Mara finds him almost painfully beautiful in these moments in which he is so human.

They walk for hours, into the desert. Away from Center Camp, there are stars and stars. Samael tells them stories about the stars in other deserts, in other times. Far away. Long ago. Places that are beautiful and dangerous. Other places where other people made fire offerings, but never on the scale of an entire city. Places that Samael cannot take the women to see, and would not risk taking them even if he could.

Places where even an angel can die.

In the desert, under the night sky, he can see how precious Mara has become to him, and is surprised to find he still has the ability to love. As they walk, he wraps his wings around her like a cloak wishing it would always be so easy to protect her.

Samael is particularly touched by the Temple, and the prayers and remembrances people have left there. The letters of love, the photographs, the small mementoes of lost lives brought hundreds, thousands of miles to be offered to the flames here. They walk through the Temple, arms entwined, tears streaking their faces. Mara touches a finger to a tear running down the angel’s face, puts the tear on her tongue. “Now it’s mine,” she says. He holds her for a moment, kisses her hair, and thanks her. He touches each altar as they pass and says a prayer. Tears, and tears. Grace.

On Saturday night, they watch the Man burn, then wander far out in the desert stars together, watching the fires in all the camps from afar and finally going back into Black Rock City to watch the many small burns. They gather outside the temple as the walls crash down into the flames and embers that remain, faces lit from the glow.

There are drummers there. Real drummers, and a woman playing a slow, sad, ancient sounding tune on a wood flute.

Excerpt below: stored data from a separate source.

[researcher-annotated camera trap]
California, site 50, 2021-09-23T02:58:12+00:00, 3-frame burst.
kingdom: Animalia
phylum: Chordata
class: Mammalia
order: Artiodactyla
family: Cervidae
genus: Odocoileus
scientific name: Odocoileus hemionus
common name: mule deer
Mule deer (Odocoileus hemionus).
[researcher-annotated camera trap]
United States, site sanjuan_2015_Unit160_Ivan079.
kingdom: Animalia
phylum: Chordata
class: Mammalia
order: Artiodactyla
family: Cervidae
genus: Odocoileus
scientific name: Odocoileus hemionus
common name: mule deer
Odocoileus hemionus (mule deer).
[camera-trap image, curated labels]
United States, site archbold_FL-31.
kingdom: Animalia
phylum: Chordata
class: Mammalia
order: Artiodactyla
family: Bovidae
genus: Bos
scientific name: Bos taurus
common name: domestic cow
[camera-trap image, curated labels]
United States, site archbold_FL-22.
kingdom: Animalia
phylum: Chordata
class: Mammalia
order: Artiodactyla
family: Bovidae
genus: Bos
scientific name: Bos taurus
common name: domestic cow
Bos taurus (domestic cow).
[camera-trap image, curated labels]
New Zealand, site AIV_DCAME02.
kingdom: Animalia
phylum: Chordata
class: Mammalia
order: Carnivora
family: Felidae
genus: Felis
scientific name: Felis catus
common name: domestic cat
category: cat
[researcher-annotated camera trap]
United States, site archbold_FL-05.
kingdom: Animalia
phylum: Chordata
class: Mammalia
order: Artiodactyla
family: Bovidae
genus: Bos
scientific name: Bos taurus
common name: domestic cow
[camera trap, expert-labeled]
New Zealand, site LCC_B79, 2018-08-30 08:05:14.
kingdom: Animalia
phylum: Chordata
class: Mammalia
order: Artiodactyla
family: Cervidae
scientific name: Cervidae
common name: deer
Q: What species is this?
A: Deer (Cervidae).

Samael puts his arms around Mara, and they dance. It’s a dance Samael seems to know. A tune he hums with the musicians. The song moves along, and they turn, slowly at first, Mara’s arms around Samael’s neck. She breathes in his smoky scent, thinking how much he seems to belong here. This temporary world that marries the ancient and the modern so completely.

The tune becomes joyful, faster, they both fling out their arms laughing as they spin like dervishes together, and a crowd circles around them clapping and spinning along with them. Stars and lasers spinning above them all. The lights of the temporary city around them. Fires burning. Smoke rising to the sky in offering.

Samael realizes that Mara’s face is pressed against his, and he is not holding her up. She is floating next to him, body to body, as they spin. Cara claps, dazzled like a child at the circus, saying “Samael, how did you make Mara fly?”

He takes Mara’s face in his hands, kisses her gently and says “is there some magic you’ve been hiding from me, my treasure?”

And she looks down, gasps and falls into his arms. Then looks up at her lover, laughing.

“This is a place, it seems, where the unexpected is to be expected,” Samael says.

And they begin to dance again. All smiles.